Joseph glad to get Royals debut under his belt
Left-hander records one out in first appearance at Yankee Stadium
CLEVELAND -- Left-hander Donnie Joseph's Major League debut wasn't particularly successful, but it was memorable, coming on Thursday at Yankee Stadium, and it's over -- a big step for any rookie.
"I felt good, I was a little nervous, a little antsy, but once I got out there, I felt good, I felt comfortable and tried not to look around or even think where I was," Joseph said. "Just focus on throwing it to Salvy [catcher Salvador Perez] and trying to do my job."
Joseph took over for the Royals in the bottom of the seventh and threw two strikes to Vernon Wells before he lined out to left fielder Alex Gordon. Then, Joseph walked Lyle Overbay and gave up a single to Zoilo Almonte and was relieved by Louis Coleman.
"I was definitely amped up and excited, but I was just trying to slow the game down and just tell myself that it's just another game. Just go out there and throw," Joseph said.

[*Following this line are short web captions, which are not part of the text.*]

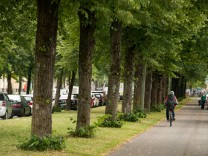 Bedrohte Straßenbäume in München, 2018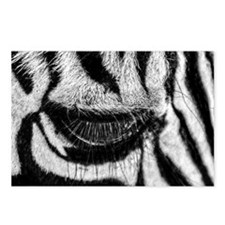 Zebra Eye Postcards (Package of 8)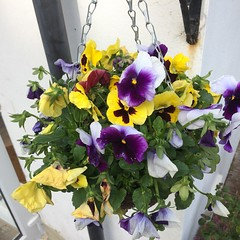 Deadheading alt (westsussexwaste) Tags: summer gardening recycle compost recycling composting hangingbasket deadheading
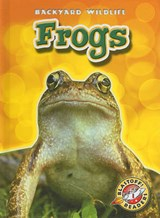 Frogs | Emily Green |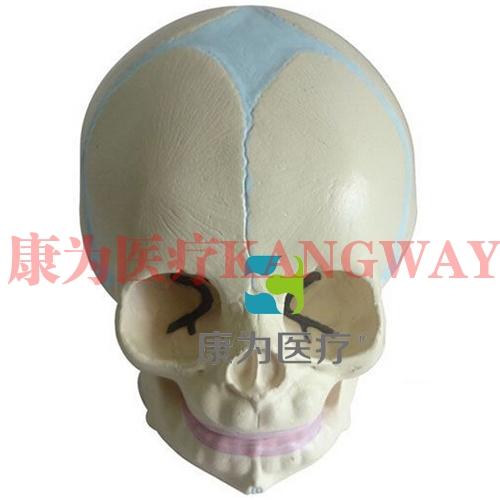 """""""康为医疗""""婴儿头颅骨模型"""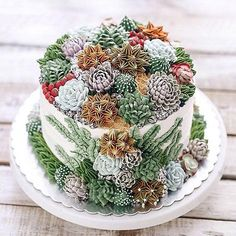 Most Beautiful Edible Creations You Won't Believe You Can Actually Eat: Don't let this wedding cake fool you. It looks like a real succulent garden, but it's edible! Pretty Cakes, Beautiful Cakes, Amazing Cakes, Edible Creations, Cake Creations, Cupcakes Succulents, Cake Boss, Bolo Tumblr, Cactus Cake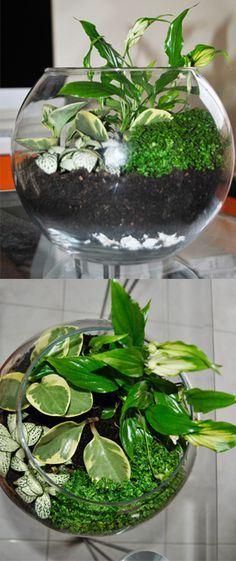 1000+ images about Terrarios on Pinterest  Terrarium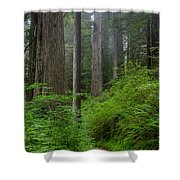 Redwoods Along Ossagon Trail Shower Curtain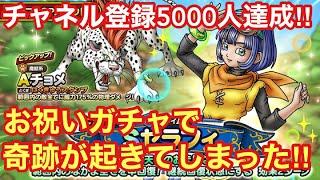 【ドラゴンクエストタクト】祝‼︎チャンネル登録者さん5000人達成記念ガチャ!お祝いガチャで奇跡が起きた!!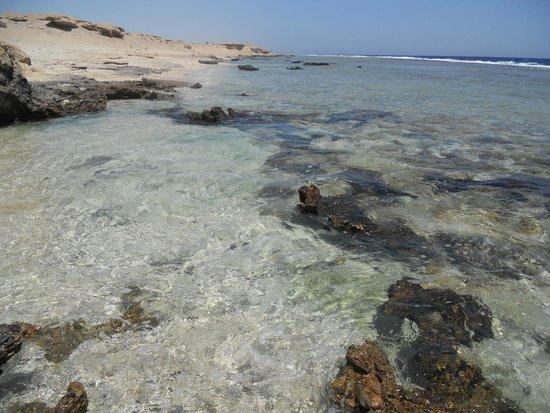 LTI Akassia Beach : La plage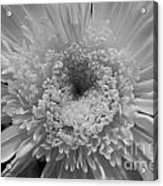 Black And White Chrysanthymum Acrylic Print
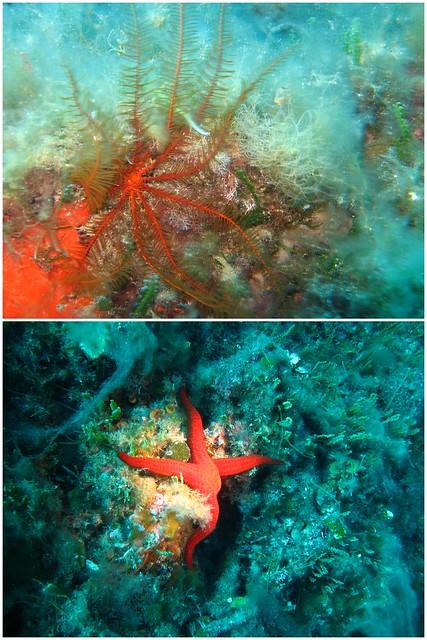 Elba Unterwasser 2015 2015-06-077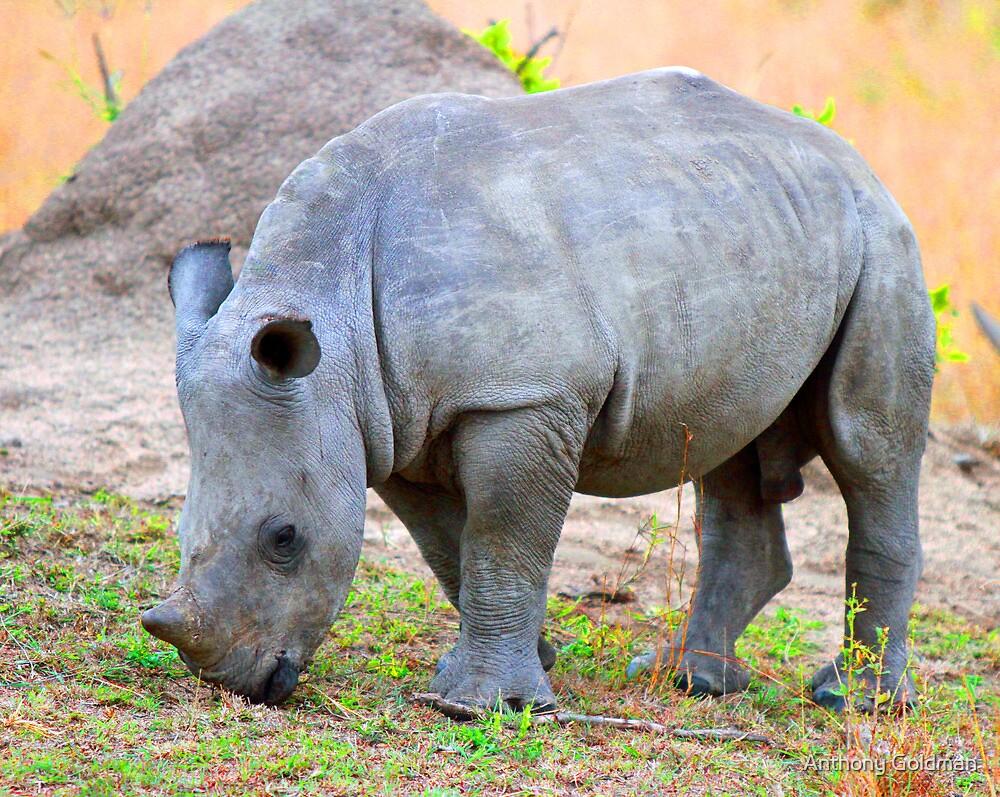 A Baby White Rhino by jozi1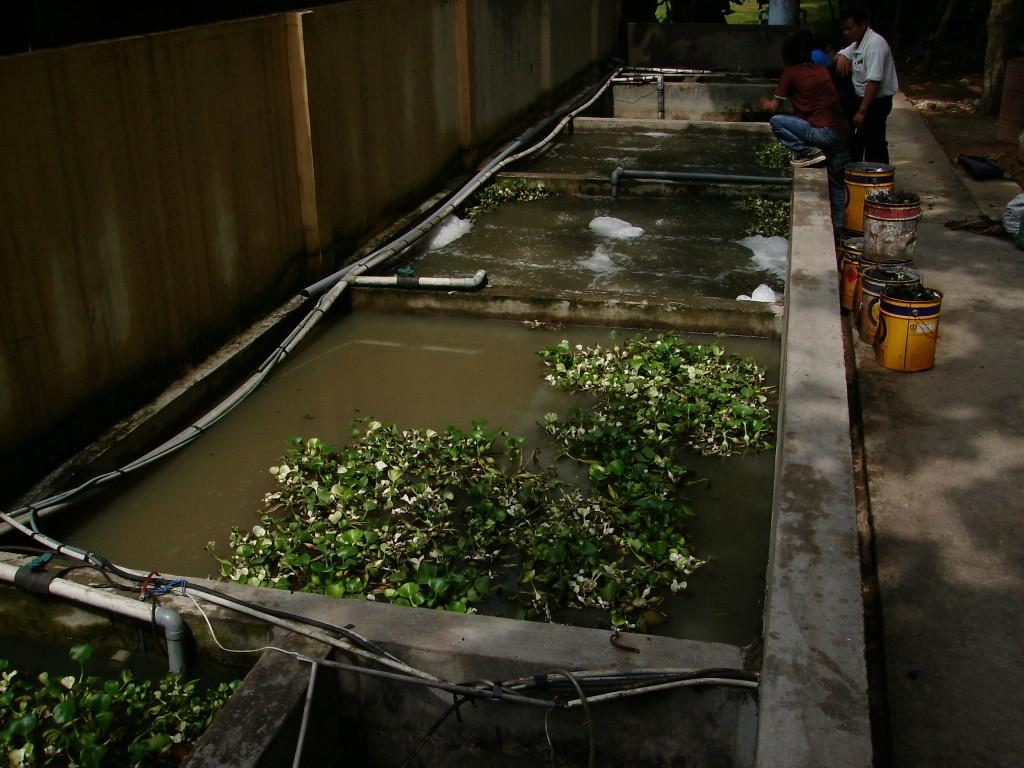 Phương pháp xử lý nước thải bằng thực vật thủy sinh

Joseph said the old saying about the game speeding up on a young, inexperienced player at the Major League level is true.
"That was the big thing for me. I wasn't really nervous or scared or anything. It's just like the game is going a million miles an hour," he said. "So that's why I just tried to slow everything down, take deep breaths, take my time, just kind of do my routine and throw strikes."
Coleman got two strikeouts and the runners were stranded so no runs were charged against Joseph in the 8-4 loss to the Yankees.
"If you're going to make a debut, you might as well make it in a historic place like that. So, I was very thankful for it," Joseph said.
Joseph's debut came around after he was called up from Triple-A Omaha to fill in for starting pitcher Wade Davis, who is away for three days on paternity leave.
"I'll take it. Whatever it takes," Joseph said.
Mendoza adjusting to role in Royals' bullpen
CLEVELAND -- Right-hander Luis Mendoza, who was in the Royals' rotation as the fifth starter for the first half of the season, is gradually getting re-accustomed to life in the bullpen as a long reliever.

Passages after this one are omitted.